689. Join me in inspiring truly powerful people. Each day I will add a new thought, story or idea to support your quest and mine.

He was walking down the center of the street. He was wearing a backpack, heavy coat, a thick sweater cap, rubber boots, and was playing the violin. Actually, he wasn’t really playing; he was sawing. He was making sound pulling the bow across the strings – sometimes fast, sometimes slow; there was no discernable pattern. His face was as determined as his march down the center yellow lines, his rubber boots thunking on the wet asphalt. The cars moved over to avoid him as if he was on a bike or perhaps was a traffic cone. I heard an kid say to his friends, “This dude’s needs different boots – he’d keep better time with something less clunky.” I took out an index card and made a note. I live in a mad, mad, mad world that has no idea how mad it is and I like to capture some of the more absurd moments.

On the other side of the street a man in a suit glared at the parking meter. He hissed, “Come on!” and gave it a thwap atop its green dome. He looked at no one in particular and shouted in frustration, “I can get a happy meal at McDonalds faster than I can pay for parking!” I took another index card from my pocket and wrote the phrase; it was too good to let slip unrecorded. It reminded me of a phrase Tom uttered in frustration a few years ago: Sacramento County took over 5 years to approve a map of land Tom was trying to parcel and sell. One day at the county office, after yet another delay, he put his head against the wall and said, “We won World War Two in less time than it’s taking these people to approve a map!” I wrote that phrase on an index card, too.

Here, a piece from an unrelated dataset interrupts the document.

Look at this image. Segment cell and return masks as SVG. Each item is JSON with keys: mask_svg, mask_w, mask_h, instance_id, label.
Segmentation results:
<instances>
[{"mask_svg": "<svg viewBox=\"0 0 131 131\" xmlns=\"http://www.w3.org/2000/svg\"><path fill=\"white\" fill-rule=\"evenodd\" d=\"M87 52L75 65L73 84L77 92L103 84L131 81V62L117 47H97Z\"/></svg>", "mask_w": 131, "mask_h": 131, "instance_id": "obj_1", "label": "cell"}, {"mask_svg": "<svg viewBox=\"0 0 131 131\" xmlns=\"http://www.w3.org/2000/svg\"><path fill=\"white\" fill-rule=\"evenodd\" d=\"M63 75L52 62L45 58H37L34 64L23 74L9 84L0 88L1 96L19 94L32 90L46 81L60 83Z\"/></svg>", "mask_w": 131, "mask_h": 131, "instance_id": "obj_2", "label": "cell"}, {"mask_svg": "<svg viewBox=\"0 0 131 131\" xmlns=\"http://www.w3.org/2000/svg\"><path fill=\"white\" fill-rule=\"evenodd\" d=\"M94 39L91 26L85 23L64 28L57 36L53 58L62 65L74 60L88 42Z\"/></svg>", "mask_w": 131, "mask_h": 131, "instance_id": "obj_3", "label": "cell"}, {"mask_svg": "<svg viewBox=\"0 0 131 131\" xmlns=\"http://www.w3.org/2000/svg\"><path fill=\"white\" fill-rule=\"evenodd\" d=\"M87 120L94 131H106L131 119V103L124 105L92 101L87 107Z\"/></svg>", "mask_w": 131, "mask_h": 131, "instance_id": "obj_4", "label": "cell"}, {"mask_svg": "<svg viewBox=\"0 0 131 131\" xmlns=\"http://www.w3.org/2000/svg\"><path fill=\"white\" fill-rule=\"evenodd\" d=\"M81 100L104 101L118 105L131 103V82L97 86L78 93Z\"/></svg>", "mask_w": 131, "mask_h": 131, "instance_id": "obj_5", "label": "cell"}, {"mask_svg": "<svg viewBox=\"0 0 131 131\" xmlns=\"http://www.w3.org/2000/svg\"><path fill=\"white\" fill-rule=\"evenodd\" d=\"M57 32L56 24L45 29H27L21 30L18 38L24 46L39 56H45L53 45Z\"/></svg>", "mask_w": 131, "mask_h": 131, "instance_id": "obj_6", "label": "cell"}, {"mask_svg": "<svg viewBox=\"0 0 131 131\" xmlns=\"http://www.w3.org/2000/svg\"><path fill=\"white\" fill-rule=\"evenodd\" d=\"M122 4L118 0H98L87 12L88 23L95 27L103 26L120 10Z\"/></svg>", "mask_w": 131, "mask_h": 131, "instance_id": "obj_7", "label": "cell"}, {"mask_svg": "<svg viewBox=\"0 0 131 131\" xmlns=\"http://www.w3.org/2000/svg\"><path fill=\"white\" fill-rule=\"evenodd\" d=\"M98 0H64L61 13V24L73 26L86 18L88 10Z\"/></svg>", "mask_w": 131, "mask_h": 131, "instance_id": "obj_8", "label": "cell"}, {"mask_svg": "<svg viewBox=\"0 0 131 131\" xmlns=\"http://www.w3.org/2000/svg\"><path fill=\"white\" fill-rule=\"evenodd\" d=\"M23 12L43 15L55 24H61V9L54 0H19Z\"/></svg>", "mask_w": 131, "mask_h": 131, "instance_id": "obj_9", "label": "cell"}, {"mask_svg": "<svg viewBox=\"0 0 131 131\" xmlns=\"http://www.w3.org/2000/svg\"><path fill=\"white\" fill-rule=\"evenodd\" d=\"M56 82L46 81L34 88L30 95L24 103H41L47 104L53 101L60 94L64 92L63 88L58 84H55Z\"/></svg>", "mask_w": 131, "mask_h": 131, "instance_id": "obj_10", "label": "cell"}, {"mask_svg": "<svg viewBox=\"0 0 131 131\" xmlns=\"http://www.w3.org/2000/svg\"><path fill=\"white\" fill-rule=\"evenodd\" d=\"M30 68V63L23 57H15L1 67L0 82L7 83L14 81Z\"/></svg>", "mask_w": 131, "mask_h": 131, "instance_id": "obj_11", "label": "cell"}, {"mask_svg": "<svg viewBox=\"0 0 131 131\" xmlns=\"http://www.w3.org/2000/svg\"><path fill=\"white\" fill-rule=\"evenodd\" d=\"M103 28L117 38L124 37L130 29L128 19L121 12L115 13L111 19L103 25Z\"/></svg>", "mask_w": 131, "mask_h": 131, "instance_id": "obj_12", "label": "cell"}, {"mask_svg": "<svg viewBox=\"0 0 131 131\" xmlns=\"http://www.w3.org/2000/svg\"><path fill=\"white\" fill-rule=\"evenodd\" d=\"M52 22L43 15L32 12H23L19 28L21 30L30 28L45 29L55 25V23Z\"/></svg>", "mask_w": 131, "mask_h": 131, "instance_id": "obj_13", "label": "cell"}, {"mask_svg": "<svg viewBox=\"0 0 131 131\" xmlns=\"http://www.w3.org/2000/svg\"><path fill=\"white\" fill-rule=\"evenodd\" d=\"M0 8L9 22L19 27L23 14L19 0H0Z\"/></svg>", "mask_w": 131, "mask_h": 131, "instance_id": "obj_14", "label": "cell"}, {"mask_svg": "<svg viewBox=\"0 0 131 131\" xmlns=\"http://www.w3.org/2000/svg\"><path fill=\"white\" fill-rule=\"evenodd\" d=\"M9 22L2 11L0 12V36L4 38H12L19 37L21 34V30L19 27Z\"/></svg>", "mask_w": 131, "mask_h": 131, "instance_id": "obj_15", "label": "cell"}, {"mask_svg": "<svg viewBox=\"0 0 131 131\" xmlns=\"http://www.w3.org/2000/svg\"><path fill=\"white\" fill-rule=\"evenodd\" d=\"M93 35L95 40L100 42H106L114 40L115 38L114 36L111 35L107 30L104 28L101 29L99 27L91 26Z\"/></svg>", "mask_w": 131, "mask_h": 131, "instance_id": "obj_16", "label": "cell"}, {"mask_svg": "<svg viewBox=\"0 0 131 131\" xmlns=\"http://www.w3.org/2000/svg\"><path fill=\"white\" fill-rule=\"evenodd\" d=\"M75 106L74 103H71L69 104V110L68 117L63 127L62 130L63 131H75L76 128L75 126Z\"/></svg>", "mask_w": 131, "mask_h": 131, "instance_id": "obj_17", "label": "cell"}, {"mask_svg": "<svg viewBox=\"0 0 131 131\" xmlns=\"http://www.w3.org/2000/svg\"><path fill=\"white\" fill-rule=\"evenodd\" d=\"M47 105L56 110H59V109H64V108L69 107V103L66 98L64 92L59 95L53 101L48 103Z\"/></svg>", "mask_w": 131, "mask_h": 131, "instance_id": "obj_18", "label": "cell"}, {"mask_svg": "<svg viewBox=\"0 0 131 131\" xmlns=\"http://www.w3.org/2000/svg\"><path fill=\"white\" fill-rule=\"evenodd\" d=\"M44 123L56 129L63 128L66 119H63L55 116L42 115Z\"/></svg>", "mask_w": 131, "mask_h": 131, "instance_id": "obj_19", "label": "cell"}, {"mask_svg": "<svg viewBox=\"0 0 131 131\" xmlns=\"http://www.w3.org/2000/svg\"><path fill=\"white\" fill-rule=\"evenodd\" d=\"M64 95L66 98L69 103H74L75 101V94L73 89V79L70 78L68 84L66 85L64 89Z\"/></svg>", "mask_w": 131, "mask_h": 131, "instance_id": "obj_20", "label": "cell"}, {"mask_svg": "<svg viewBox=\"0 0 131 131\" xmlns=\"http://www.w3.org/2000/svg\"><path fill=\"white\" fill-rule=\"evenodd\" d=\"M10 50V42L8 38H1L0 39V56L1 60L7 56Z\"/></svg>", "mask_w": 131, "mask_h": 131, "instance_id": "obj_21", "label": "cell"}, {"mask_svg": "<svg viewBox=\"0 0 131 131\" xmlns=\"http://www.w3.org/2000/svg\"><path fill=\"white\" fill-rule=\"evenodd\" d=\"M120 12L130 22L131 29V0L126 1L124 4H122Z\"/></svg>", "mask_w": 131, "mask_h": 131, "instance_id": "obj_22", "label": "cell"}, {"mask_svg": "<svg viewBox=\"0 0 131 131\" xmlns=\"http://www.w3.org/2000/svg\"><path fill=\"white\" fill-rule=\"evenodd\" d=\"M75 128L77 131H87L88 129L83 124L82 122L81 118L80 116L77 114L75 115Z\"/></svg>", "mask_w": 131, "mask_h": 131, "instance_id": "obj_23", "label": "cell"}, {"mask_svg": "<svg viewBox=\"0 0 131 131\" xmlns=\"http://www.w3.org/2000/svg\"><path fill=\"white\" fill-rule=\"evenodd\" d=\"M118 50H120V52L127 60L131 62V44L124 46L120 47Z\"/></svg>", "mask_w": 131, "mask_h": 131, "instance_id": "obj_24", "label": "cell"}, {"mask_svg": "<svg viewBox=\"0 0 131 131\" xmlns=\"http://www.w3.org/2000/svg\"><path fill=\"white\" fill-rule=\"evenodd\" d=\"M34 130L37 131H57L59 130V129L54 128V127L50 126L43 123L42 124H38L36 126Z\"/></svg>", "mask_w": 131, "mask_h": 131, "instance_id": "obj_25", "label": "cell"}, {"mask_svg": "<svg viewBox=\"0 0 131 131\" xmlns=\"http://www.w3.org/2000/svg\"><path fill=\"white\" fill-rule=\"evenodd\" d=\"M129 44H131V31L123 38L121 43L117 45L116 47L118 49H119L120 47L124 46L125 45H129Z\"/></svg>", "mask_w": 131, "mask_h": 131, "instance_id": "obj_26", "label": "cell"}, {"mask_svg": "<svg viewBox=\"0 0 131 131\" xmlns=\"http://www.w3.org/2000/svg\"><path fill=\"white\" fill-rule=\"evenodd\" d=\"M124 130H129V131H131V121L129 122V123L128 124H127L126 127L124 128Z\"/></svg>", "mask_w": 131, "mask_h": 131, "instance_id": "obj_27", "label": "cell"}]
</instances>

I went into the Panama Hotel Tea and Coffee House to get an afternoon coffee and to write. There was a young couple posing for a photographer but also trying not to draw attention from the other coffeehouse patrons. It was the best split intention I’ve ever seen. The photographer was aware of the couple’s discomfort so was she was antagonizing them by making lots of noise and moving furniture around and giving them instructions in her big-girl outside voice. The couple shrank and tried to disappear before the camera. I’d give anything to see that proof sheet! After the photo-torture session was over, the barista asked the couple why they were having their photograph taken and they said meekly, “We’re getting married.” Everyone in the coffee house uttered a collective, “Ahhh!” The young couple blushed and disappeared. The photographer, packing up her camera said, “I wonder if they realize that people are going to look at them when they do the ‘I do’ thing. This might just be the worlds first invisible wedding.” I reached in my pocket and pulled out another index card.